■ COMPLETE THE FOLLOWING
1. Answer these questions from the thread on LiveView reconnects during rolling restarts:
(a) What performs the rolling restarts for the team?
(b) What does LiveView build on top of?
(c) Which Socket client option could be used to add jitter?
2. Decide whether each statement agrees with the thread on LiveView reconnects during rolling restarts, and back each yes or no with the deciding words from it:
(a) The bursts of traffic put stress on the team's DB.
(b) The similar thread was started a few weeks ago.
(c) The reconnectAfterMs function replaces the default exponential backoff.
3. Continue the thread on LiveView reconnects during rolling restarts from its last sentence.

■ PASSAGE
◆ ◆ ◆ ◆

Dealing with server load from LiveView reconnects on rolling restarts

We’re building an app that has been growing quickly, and generally enjoy the benefits of LiveView.

One area that has started to become a struggle as we grow is deploying new servers. We have a kubernetes cluster that performs rolling restarts for us, but it can result in the equivalent of every active user reloading their page all at the same time, which can give heavy bursts of traffic and put stress on our DB.

Wondering what others have done to mitigate this, specifically as it relates to LiveView? Any good approaches to staggering client reconnects a bit, for example?

5 Likes

There was a similar thread started a few days ago How to limit the amount of active Websockets per node on Phoenix

LiveView builds on top of Phoenix Channels, so if you want to work out a solution from the client side have a look at phoenix 1.7.14 | Documentation. You can configure several aspects of how the Socket client works, for example the opts.reconnectAfterMs function could be use to add jitter on top of the default exponential backoff.

◆ ◆ ◆ ◆

■ RECORDED DATA
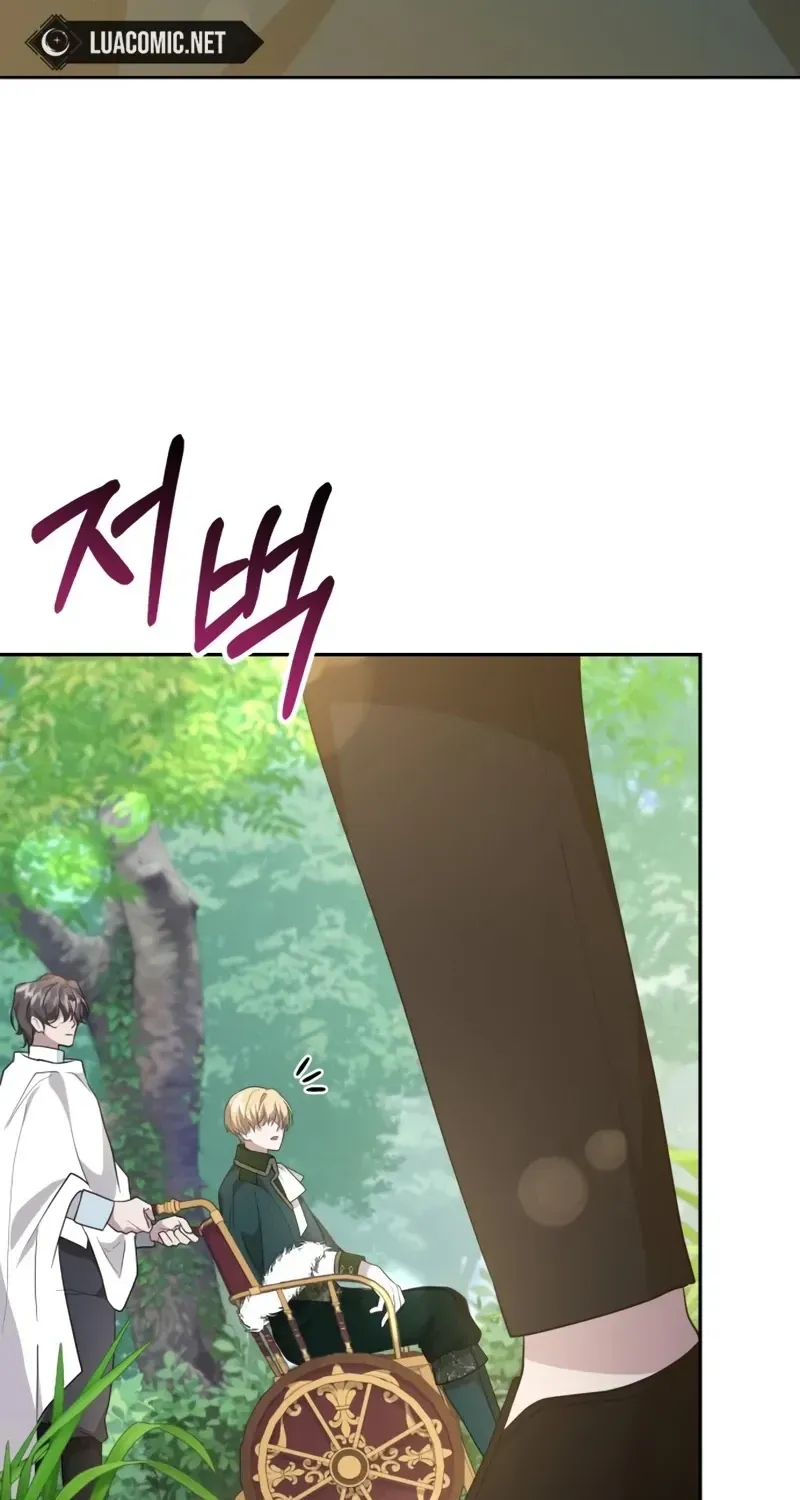 The Gold Queen Chapter 50 page 73 - 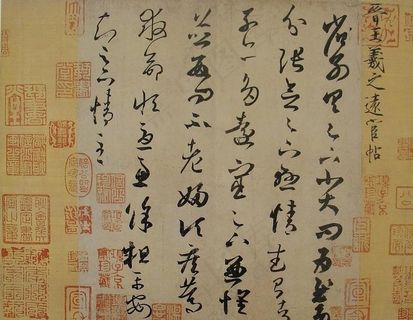 王羲之书法图片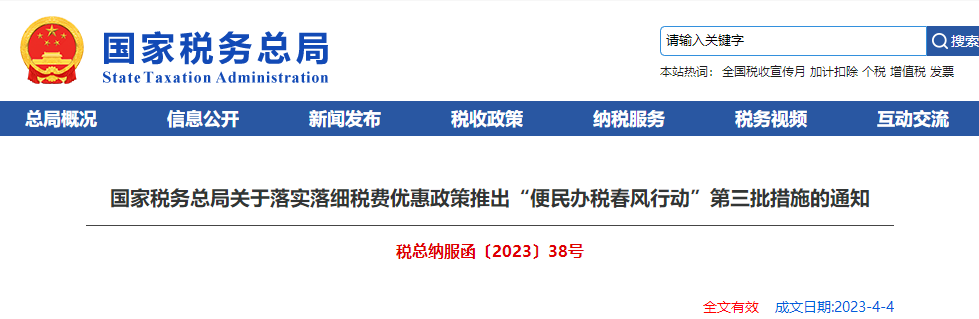 落實稅費優惠政策推出“便民辦稅春風行動”第三批措施通知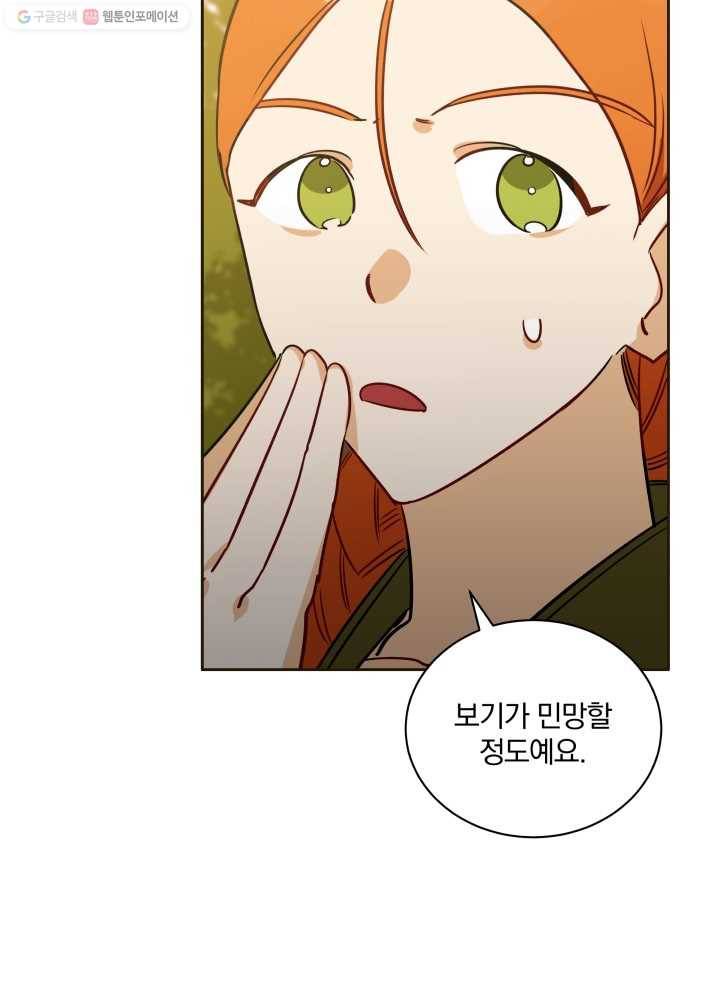 꽃을 문 짐승 51화 6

◆ ◆ ◆ ◆

■ ANSWERS TO THE TASKS
1.
(a) Their kubernetes cluster.
(b) Phoenix Channels.
(c) The opts.reconnectAfterMs function.

2.
(a) Yes: "which can give heavy bursts of traffic and put stress on our DB."
(b) No: "There was a similar thread started a few days ago"
(c) No: "could be use to add jitter on top of the default exponential backoff."

3.
I’d note however that like on the thread I linked above, we should probably be thinking at the overall system level – if you’re doing rolling deployments with Kubernetes, only a fraction of your currently connected users are being disconnected and then reconnected at a time, not all of them.

If the problem is concentrated around the database hits, another idea that comes to mind is using Phoenix.LiveView — Phoenix LiveView v0.20.17 or Phoenix.LiveView — Phoenix LiveView v0.20.17 to limit most of your queries to when the socket is connected, which could reduce the amount of queries by nearly half.

re: stress on the DB

I solved a problem very similar to this at my previous company.
In that case, the DB stress was happening due to “live updates”.
We were live-updating a very complicated and dense thing. A single action could result in many changes. At first, we put the whole thing in the PubSub payload for live views to update their own assigns. This had problems. We learned that large payloads being sent long distances take a long time. So then we simply had all the LiveViews hit the DB to get fresh data. This led to “stress on the DB”.

To solve the problem, I cached the result of the function that the LiveView used to fetch data. I used the :nebulex library to do that.

The only problem is it takes great care and attention to remember to “clear” the cache every time the data changes.

When we got it set up properly, it worked well and we did not see any more live-updating issues.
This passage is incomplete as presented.